主体性を引き出しエンゲージメントを高める 能動的に企業価値の創造を志向するガバナンスとは
事例:現在の危機を正しく認識し、その危機を乗り越えるための改善目標を現場に落とし込む 〜飲料メーカーB社〜
状況:製品ブームの終焉に伴う売上の低下
B社は危機に直面していました。B社が供給する製品のブームが終わり、業績が急降下していたのです。売上にブレーキがかかり(非常に大きなPL上の赤字を記録しました)、B社も含めた業界には、製品在庫があふれかえっていました。このまま手をこまねいていてはB社がその存続を問われるような状態に陥るのは目に見えていました。
課題:自社の現状課題への薄い認識
経営陣の間で自社の状況が十分に共有されていませんでした。製品ブームの終焉は明らかで、経営陣は、「このままではいけない」とはなんとなく思っていましたが、「今すぐ行動を起こさなければならない」というほどの切迫感を抱いていませんでした。また、当然のことながら、経営陣以上に、現場には危機的な状況と課題は浸透していませんでした。
取り組み:経営陣による現状の再確認と、現場に踏み込んだ経営改革の徹底遂行
ヨーロッパの先進企業の社外取締役を経験していたB社の社長は、現状を把握し、経営陣と危機感を共有する必要を感じました。そのため、まず、財務分析、ポートフォリオ分析でB社が明らかに危機に陥っていることを理解し、正しい企業努力により生き残ることが可能であることを確認しました。次に、全社に向けて現状を何度も発信しながら、事業再編などの戦略面にとどまらず、成果を明示して評価に結びつけるなど、社員全体のガバナンスに関わる改革が徹底的に行われました。
成果:サプライチェーン改革の実現によるキャッシュフローの改善
社長や経営陣の現状認識とそれに基づく明確な目標が何度も共有された結果、社員は目標達成をそれまで以上に重視して活動するようになりました。厳しい市場環境のもとで、売上はなかなか伸びませんでしたが、社員は必死になってサプライチェーンの改革に挑み、在庫の適正化を行いました。それにより、経済紙でも批判を浴びた過大な資産は大きく減少し、キャッシュフローの改善が見られました。同社はその後は順調な経営を行っています。

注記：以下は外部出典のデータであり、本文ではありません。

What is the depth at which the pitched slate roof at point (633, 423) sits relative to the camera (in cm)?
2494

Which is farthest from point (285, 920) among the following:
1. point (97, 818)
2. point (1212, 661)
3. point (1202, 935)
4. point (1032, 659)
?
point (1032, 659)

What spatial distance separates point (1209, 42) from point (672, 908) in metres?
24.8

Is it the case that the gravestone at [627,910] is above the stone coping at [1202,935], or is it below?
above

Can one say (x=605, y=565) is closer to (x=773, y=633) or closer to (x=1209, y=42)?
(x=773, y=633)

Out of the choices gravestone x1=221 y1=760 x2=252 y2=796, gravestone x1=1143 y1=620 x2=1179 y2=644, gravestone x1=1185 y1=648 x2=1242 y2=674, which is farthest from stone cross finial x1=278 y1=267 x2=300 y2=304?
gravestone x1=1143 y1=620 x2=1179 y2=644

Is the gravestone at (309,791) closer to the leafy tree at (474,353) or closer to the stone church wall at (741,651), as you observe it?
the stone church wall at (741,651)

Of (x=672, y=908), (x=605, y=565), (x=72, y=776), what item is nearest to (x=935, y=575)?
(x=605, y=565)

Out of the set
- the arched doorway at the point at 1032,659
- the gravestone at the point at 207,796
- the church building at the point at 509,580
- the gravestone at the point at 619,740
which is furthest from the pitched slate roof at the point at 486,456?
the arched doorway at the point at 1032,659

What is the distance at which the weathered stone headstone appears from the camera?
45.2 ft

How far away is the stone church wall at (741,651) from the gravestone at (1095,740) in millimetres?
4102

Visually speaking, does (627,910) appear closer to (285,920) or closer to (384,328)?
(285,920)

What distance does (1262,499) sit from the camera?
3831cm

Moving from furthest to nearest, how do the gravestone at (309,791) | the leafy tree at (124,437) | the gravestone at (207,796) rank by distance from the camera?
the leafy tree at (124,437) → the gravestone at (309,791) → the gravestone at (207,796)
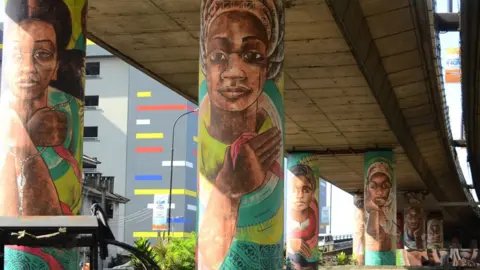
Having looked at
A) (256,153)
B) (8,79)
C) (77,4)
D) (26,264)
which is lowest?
(26,264)

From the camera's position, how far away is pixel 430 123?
39562 millimetres

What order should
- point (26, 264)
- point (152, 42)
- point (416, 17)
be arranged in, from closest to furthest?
point (26, 264) → point (416, 17) → point (152, 42)

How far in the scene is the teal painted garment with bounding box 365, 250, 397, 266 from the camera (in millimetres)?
42094

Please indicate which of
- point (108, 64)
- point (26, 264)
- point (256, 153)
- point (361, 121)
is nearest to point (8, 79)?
point (26, 264)

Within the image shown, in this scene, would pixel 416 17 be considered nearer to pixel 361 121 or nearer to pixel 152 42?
pixel 152 42

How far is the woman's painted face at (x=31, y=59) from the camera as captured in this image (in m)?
17.4

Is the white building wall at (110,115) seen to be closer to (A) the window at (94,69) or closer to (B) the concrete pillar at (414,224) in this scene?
(A) the window at (94,69)

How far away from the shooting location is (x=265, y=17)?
56.6 ft

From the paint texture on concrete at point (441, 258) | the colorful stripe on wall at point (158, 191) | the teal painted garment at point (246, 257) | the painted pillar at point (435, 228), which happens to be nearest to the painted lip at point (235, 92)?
the teal painted garment at point (246, 257)

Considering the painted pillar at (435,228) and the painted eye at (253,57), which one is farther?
the painted pillar at (435,228)

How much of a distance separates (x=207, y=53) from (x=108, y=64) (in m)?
69.3

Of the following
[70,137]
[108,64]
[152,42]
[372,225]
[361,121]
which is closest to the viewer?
[70,137]

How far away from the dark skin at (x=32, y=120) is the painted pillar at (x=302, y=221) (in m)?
23.4

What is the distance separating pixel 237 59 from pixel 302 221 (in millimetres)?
23578
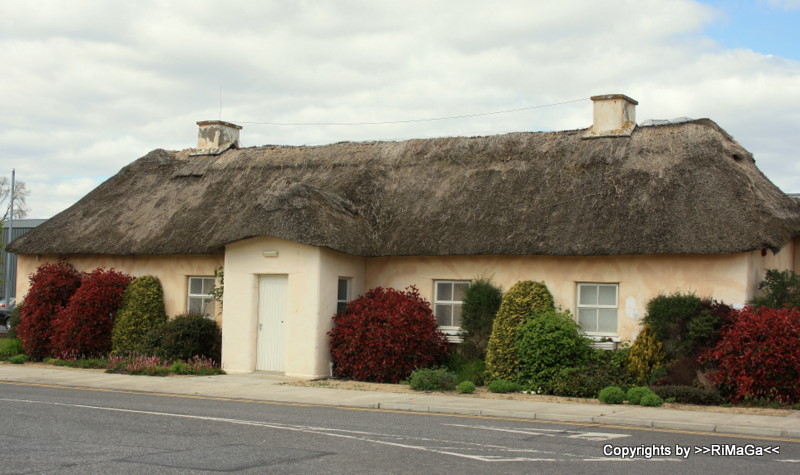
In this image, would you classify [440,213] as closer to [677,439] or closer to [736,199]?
[736,199]

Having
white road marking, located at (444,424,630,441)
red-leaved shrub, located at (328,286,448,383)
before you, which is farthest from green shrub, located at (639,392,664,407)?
red-leaved shrub, located at (328,286,448,383)

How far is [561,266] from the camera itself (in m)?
18.5

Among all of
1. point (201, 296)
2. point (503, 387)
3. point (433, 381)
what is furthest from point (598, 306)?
point (201, 296)

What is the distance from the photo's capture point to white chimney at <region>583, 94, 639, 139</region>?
20469mm

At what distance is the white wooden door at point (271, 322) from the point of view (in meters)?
19.5

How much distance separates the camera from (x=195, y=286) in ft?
73.9

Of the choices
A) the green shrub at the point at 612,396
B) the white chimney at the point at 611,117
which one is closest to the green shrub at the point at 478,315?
the green shrub at the point at 612,396

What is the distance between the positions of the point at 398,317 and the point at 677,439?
820cm

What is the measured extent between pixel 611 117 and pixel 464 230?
4636 millimetres

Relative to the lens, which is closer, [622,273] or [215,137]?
[622,273]

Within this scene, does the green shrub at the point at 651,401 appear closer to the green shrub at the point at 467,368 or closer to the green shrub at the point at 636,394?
the green shrub at the point at 636,394

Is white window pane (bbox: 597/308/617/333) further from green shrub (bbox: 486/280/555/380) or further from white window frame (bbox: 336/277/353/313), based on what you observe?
white window frame (bbox: 336/277/353/313)
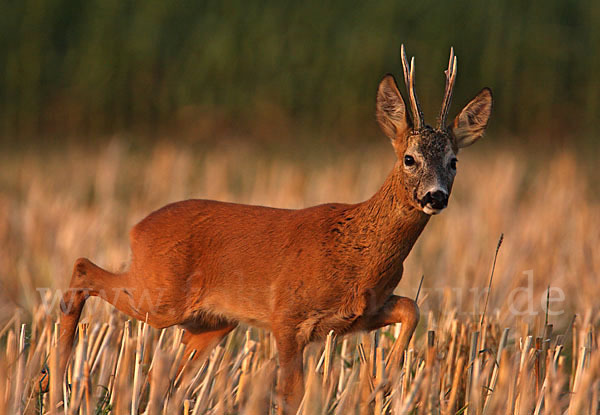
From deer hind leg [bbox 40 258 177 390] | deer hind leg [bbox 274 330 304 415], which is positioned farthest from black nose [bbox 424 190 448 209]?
deer hind leg [bbox 40 258 177 390]

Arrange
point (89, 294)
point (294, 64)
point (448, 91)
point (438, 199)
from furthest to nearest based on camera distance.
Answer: point (294, 64)
point (89, 294)
point (448, 91)
point (438, 199)

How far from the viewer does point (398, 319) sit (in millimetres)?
3801

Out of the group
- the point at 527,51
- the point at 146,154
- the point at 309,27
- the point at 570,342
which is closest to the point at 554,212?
the point at 570,342

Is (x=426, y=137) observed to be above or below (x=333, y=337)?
above

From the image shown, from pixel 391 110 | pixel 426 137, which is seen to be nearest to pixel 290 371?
pixel 426 137

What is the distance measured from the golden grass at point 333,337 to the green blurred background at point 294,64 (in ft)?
1.48

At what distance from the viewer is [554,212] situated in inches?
291

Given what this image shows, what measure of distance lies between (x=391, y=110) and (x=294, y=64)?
6.12 m

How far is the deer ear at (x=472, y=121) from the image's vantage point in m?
4.00

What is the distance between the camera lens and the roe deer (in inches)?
148

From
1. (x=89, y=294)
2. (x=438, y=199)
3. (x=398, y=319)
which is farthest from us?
(x=89, y=294)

成功の要因:社長・経営陣の決断と現場への具体目標の提示と共有
社長や経営陣が現在の危機を正しく認識し「腹決め」をした上で、社員に現在の危機と今後への課題を訴え、そして状況を正しく認識することのできる新しい経営指標が今後生き残るためにどうしても必要だ、ということを繰り返し伝えました。
成果が分かりやすく表される新しい経営指標により、全社員がサプライチェーン改革による在庫の適正化を数値として確認することが可能となり、社員のエンゲージメントを高めました。